Reducing to uSVP. One may solve LWE via Kannan’s embedding technique [26], thus seeing an LWE instance as a unique shortest vector problem instance. This technique is used in [4, 9]. We follow analogously the analysis in [4, 5] for the LWE with binary error case and obtain that we require a Hermite delta of \( \log (\delta ) = \frac{[\log (q)-\log (2 \tau \sqrt{\pi e})]^2}{4 n \log (q)}\) for this attack to succeed. The number of operation necessary to achieve this Hermite delta is estimated using Eq. (1). A comprehensive analysis can be found in the full version [13].

Decoding. The decoding approach for solving LWE was first described in [32] and is based on Babai’s nearest plane algorithm [7]. The aim is to recover the error vector (so seeing LWE as a Bounded Distance Decoding instance). Recall (Lemma 1) that the error vector can be recovered using Babai’s algorithm if it lies within the fundamental parallelepiped of the Gram-Schmidt basis. The idea of Lindner and Peikert in [32] is to widen the search parallelepiped to

$$\begin{aligned} \mathcal {P}_{\text {decoding}} = \{\mathbf {x} \in \mathbb {Z} ^m\mid \mathbf {x} = \sum _{i=1}^n \alpha _i d_i\overline{\mathbf {b}}_i\text { for } -1/2 \le \alpha _i < 1/2\}, \end{aligned}$$

where \(d_1,\ldots ,d_m\) are integers chosen by the attacker.

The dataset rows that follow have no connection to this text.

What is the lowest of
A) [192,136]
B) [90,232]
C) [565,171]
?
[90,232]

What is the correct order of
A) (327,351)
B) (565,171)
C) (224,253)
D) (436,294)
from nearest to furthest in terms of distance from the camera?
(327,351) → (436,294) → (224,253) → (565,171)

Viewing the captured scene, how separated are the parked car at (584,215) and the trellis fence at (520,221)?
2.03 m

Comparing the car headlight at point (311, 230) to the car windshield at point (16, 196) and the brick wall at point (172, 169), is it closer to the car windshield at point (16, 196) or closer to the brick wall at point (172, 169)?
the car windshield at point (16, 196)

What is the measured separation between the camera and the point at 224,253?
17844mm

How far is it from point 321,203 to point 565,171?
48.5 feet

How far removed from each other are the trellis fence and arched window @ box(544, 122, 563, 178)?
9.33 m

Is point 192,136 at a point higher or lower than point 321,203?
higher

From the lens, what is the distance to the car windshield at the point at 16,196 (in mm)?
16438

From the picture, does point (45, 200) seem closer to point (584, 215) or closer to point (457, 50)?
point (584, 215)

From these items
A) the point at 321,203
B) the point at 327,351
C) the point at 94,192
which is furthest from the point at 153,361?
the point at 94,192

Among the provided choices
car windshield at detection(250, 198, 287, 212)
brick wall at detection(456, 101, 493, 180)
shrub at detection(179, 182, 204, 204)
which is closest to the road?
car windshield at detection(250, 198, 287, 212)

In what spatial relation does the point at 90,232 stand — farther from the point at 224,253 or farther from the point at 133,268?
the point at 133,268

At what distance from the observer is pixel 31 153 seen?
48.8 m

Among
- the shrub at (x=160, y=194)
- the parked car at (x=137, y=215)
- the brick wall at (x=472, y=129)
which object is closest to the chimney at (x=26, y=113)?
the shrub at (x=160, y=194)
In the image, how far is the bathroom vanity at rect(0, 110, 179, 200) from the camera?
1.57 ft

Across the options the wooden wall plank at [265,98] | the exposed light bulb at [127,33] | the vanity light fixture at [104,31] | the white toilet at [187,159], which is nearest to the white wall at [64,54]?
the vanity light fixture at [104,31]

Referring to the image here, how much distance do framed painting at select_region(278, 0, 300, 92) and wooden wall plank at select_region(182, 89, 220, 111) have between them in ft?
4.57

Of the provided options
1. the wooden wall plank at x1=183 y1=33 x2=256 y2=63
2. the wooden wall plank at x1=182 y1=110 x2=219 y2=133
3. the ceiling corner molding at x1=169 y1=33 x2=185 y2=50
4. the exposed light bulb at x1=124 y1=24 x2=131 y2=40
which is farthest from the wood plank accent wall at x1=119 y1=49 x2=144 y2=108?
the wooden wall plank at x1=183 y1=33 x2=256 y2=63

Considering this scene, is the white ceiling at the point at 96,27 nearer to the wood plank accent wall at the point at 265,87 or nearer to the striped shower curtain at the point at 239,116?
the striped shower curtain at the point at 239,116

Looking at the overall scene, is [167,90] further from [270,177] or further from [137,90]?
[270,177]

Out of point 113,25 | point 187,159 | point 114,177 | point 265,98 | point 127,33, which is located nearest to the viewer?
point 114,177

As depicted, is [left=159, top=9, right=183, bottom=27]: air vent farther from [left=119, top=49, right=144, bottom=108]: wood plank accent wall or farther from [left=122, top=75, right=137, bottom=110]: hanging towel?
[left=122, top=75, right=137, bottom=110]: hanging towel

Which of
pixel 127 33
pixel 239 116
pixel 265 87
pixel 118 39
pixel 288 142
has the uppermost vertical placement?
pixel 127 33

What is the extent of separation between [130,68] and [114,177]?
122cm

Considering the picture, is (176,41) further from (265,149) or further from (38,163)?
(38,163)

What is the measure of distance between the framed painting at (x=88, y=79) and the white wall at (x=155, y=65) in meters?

Following the analysis of Lindner and Peikert, we estimate that an attack on a reduced basis with Hermite delta \(\delta \) requires about \(2^{15}\cdot \prod _{i=1}^md_i\) operations. However, the analysis of the success probability is more complicated. By definition of search parallelepiped, the attack succeeds if (and only if) the error \(\mathbf {e} \) lies in the search rectangle \(\mathcal {P}_{\text {decoding}}\). Under the same assumption as in Sect. 3.2 (and using the same error transformation), this probability can be estimated via

where

$$\begin{aligned} r_i = d_i\frac{\delta ^{-2(i-1)+m}q^{\frac{m-n}{m}}}{2\sqrt{m/4}}. \end{aligned}$$

Together with Eq. (7), this leads to

$$\begin{aligned} p_\text {decoding} \approx \prod _{i=1}^m\left( 1-\frac{2}{B(\frac{m-1}{2}, \frac{1}{2})}\int _{-1}^{-r_i}(1-t^2)^{\frac{m-3}{2}}dt\right) \end{aligned}$$

A standard way to increase the runtime of the attack is to use basis reduction (like BKZ2.0) as precomputation. Predicting the runtime of BKZ2.0 according to Eq. (1) leads to the runtime estimation

$$\begin{aligned} T_\text {decoding} \approx \frac{2^{1.8/\log _2(\delta ) - 110}\cdot 2.3\cdot 10^9 + 2^{15} \prod _{i=1}^m d_i}{p_\text {decoding}}. \end{aligned}$$

Using the same numeric optimization techniques as presented above to minimize the expected runtime leads to the complexity estimates given in Table 1.